Something weird happened in Jay’s chest.

Pop said, “I trust you to handle yourself right. But if I had any advice, it’d be to look every direction. Always know what’s comin’ up on you. By all accounts, Eight’s good at the head of the table, so trust him. Just don’t go into nothin’ blind, son.”

It sounded like Pop was telling him to be wary of Eight as much as he was saying to trust him, and that didn’t make sense. Also, it freaked Jay out a little—was something going on to make his old man second-guess Eight Ball? Was it just the idea that the club was probably getting back into running drugs, or was there something else going on?

Unwilling to let that thought linger in his head, unsure how to respond to the idea that his father was finallyproudof him, and feeling a little dizzy and breathless from it all, Jay pushed it aside and simply said, “I’ll be careful, Pop.”

“I know you will be.”

The unspoken shit happening in this conversation was too intense.
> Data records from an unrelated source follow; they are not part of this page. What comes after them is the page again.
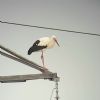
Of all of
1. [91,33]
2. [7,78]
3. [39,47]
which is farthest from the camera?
[91,33]

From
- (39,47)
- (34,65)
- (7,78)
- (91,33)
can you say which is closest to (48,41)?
(39,47)

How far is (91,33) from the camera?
477 cm

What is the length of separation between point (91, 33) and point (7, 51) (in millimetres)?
2204

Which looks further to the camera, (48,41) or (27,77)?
(48,41)

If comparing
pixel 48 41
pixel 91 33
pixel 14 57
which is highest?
pixel 91 33

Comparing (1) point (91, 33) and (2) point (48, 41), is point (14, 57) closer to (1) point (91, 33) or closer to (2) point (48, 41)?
(2) point (48, 41)

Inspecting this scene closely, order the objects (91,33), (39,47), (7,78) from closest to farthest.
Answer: (7,78) → (39,47) → (91,33)

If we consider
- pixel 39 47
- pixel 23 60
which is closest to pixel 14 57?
pixel 23 60

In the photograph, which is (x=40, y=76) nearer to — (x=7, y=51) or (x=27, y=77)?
(x=27, y=77)

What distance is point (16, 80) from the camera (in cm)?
264

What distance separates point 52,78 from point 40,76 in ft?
0.36

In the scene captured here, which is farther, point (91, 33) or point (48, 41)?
point (91, 33)

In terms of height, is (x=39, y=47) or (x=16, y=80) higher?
(x=39, y=47)

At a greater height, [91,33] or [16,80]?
[91,33]
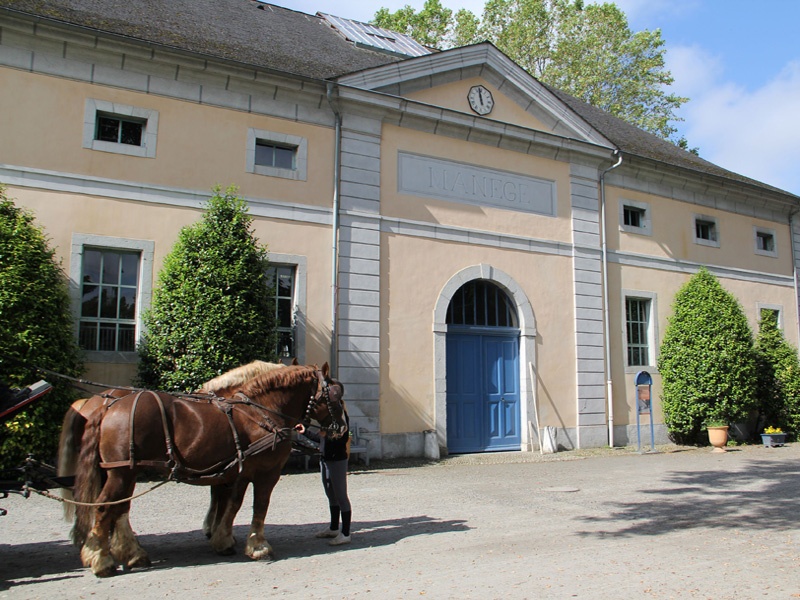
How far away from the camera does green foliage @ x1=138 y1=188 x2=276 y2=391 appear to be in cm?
1051

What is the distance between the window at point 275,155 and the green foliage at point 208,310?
188 centimetres

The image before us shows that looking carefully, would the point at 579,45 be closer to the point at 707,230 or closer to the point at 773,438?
the point at 707,230

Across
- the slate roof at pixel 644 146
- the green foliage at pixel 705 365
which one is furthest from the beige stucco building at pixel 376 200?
the green foliage at pixel 705 365

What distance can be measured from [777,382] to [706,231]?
4497 millimetres

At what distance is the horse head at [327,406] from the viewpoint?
647cm

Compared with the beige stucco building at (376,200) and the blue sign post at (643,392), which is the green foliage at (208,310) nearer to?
the beige stucco building at (376,200)

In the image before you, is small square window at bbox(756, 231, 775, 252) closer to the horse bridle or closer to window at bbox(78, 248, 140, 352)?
window at bbox(78, 248, 140, 352)

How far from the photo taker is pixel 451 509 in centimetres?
854

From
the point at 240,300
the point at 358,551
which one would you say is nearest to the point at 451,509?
the point at 358,551

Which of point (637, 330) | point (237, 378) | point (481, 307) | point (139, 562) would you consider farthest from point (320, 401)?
point (637, 330)

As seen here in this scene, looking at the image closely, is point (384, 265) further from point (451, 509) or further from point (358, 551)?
point (358, 551)

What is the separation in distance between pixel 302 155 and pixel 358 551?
854 centimetres

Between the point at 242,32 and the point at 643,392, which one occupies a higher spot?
the point at 242,32

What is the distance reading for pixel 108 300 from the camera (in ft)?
36.9
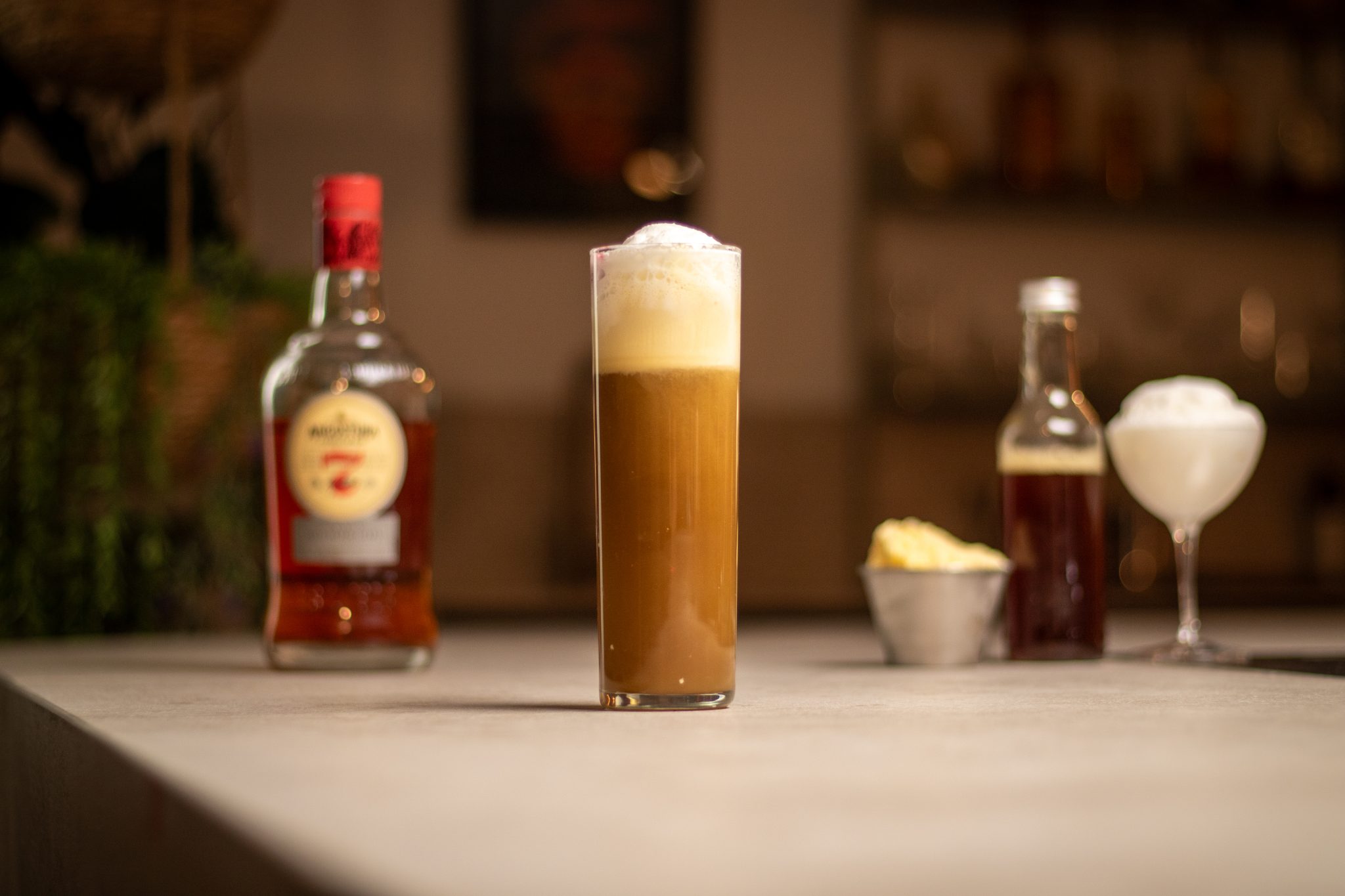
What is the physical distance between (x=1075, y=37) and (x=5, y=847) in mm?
3744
Jay needed to get some space from it. So he planted a smirk on his face and added, “And fuck, shit’s been boring lately. This’ll at least be interesting.”

Pop’s grin was a little grim. “Boy, if you think runnin’ guns between Russians and Mexicans is boring, I’m worried about what you do for fun.”

These days, he mainly stayed home and watched Netflix in bed with Petra—which was about the best time he could think of. “Don’t worry, Pop. I’m gettin’ domesticated. Just like you.”

That made his father honestly laugh. Jay felt it like a gold star.